◆ **RECORDS FOR THIS TASK**
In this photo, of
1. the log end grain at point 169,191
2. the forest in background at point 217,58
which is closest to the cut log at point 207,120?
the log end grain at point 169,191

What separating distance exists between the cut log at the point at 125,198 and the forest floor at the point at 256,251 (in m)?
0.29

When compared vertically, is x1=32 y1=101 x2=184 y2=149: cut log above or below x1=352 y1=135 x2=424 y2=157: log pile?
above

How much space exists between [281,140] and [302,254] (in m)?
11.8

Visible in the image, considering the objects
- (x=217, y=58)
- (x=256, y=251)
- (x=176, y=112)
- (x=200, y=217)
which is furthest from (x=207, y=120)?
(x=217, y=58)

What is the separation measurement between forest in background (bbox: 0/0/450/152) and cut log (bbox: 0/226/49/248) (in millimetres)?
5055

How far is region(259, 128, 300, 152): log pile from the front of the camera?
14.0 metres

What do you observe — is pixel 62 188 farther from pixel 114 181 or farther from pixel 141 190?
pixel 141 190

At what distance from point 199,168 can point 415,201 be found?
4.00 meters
==
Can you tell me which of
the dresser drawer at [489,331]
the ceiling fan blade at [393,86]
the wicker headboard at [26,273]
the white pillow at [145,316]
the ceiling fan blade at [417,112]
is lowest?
--
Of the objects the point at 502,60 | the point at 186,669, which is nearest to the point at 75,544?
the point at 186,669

◆ **WHAT IS NEEDED**
Set out the lines of the material above, from the line holding "How far is region(259, 128, 300, 152): log" through the line holding "4.00 meters", inclusive, as a Markdown table with the columns Row and Line. Leave out blank lines.

◆ **EXERCISE SOLUTION**
| Row | Line |
|---|---|
| 1 | How far is region(259, 128, 300, 152): log pile from the front of the camera? |
| 2 | 14.0 metres |
| 3 | What do you observe — is pixel 62 188 farther from pixel 114 181 or farther from pixel 141 190? |
| 4 | pixel 141 190 |
| 5 | At what distance from point 199,168 can point 415,201 be found? |
| 6 | 4.00 meters |